Epidemiological characterizations of SCCmec type, spa type, and multilocus sequence type (MLST) are presented in Table 2. In silico analysis of ARGs using CARD database revealed 18 genes related to antibiotic resistance and among them, 16 genes were shared which are responsible for the resistance against methicillin (mecA), beta-lactams (blaZ), fluoroquinolone (norA, gyrA, and gyrB), tetracycline (tet-38), glycylcycline (mepA), multidrug and toxic compound (mepR), fluoroquinolone and acridine dye (arlS and arlR), tetracycline, penam, cephalosporin, glycylcycline, rifamycin, phenicol, triclosan and fluoroquinolone (mgrA), daptomycin (clsA), diaminopyrimidine (dfrC), nitroimidazole (msbA), rifamycin (rpoB32) and defensin (mprF). In addition, genes that provide resistance against macrolide, lincosamide, streptogramin (emrA) were detected in the SA H29 genome. In-silico identification of ARGs and the results of in-vitro AST (for erythromycin, vancomycin, and beta-lactam antibiotics) are in good agreement.

The VFGs were predicted against the VFDB in the PATRIC annotation system. Genomic comparison of the two strains identified 78 genes that encode virulence factors of which 57 are common.

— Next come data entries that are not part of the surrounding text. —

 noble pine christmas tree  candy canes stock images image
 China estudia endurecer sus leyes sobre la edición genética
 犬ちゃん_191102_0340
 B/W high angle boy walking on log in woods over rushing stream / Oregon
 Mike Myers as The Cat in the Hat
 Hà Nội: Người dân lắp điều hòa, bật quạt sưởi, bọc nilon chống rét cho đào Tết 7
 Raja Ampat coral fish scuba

These virulence factors are responsible for adherence, toxins production, antiphagocytosis, immune evasion, exoenzyme activity, iron uptake, and secretion system. Genomes annotation revealed common genes encoding MSCRAMMs i.e. adhesion (sdrC, sdrD, and sdrE) elastin binding protein (ebps), polysaccharide intercellular adhesion proteins (icaA, icaB, icaC, icaD, and icaR), clumping factor (clfB) and cell wall anchored protein (sasH). The genome of SA H29 isolate harbored all these genes extended with additional genes encoding clumping factor A and B (clfA and clfB), fibronectin-binding protein A (fnbA), serine-aspartate repeat-containing proteins (sdrC and sdrD), and fibronectin-binding protein (fnbp), while the genome of SA G5 contained additional genes responsible for collagen adhesion (cna), and extracellular adherence protein (eap/map).

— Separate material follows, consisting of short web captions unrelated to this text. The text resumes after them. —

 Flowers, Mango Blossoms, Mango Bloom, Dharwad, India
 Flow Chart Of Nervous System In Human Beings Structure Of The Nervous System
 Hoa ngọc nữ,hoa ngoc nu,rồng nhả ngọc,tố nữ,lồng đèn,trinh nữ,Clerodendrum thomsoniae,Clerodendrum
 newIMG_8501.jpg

Several hemolysin toxin genes such as alpha (hla), beta (hlb), delta (hld) and gamma A, B, and C (hlgA, hlgC, and hlgB) were identified in both the strains. Bicomponent leukotoxins, leukocidin lukE, and lukD genes were identified in the SA H29 genome. In the sequenced genomes 10 Staphylococcal enterotoxins (SEs) types were detected. The most prevalent enterotoxin genes, sea, and seb were presented in SA H29. The genome of SA G5 possessed 8 enterotoxin gene types such as sec, sec3, seg, sei, sel, sem, seo, and seu. Toxin genes involved in immune evasions such as IgG-binding proteins (sbi and spa), staphylococcal complement inhibitor (scn), and staphylokinase (sak) were present in both genomes. Chemotaxis-inhibiting protein (CHIPS) encoded by chp was identified in the SA G5 genome. The antiphagocytosis capsular stereotype encoding genes such as cap5C, cap5D, cap5F, cap5G, cap5O, cap5P, cap8M, and cap8N were present in both genomes, however, cap5E gene was detected in SA H29 genome. Moreover, capsular stereotype 8 genes (cap8E and cap8H) were detected in SA G5 genomes. S. aureus secret ESAT-6-like proteins consist of eight genes cluster namely esxA, esxB, esaA, esaB, esaC, essA, essB, and essC. These eight secretary system genes were identified in both genomes. Several exoenzyme encoding genes namely staphylocoagulase (coa), catalase (katA), hyaluronidase (hysA), von Willebrand factor binding protein (vwb), zinc metalloproteinase aureolysin (aur), V8 protease/glutamyl endopeptidase (sspA), staphopain B (sspB), staphostatin B (sspC) and lipase (geh) were present in both genomes. Genes involved in iron uptake mechanism such as isdA, isdB, isdC, isdD, isdE, isdF, srtB, and isdG that encodes for cell surface protein, cell surface receptor, cell wall anchor protein, heme-transporter component, high-affinity heme-uptake system protein, heme–iron transport system permease protein, sortase B and heme-degrading monooxygenase/staphylobilin-producing respectively, were identified in both genomes.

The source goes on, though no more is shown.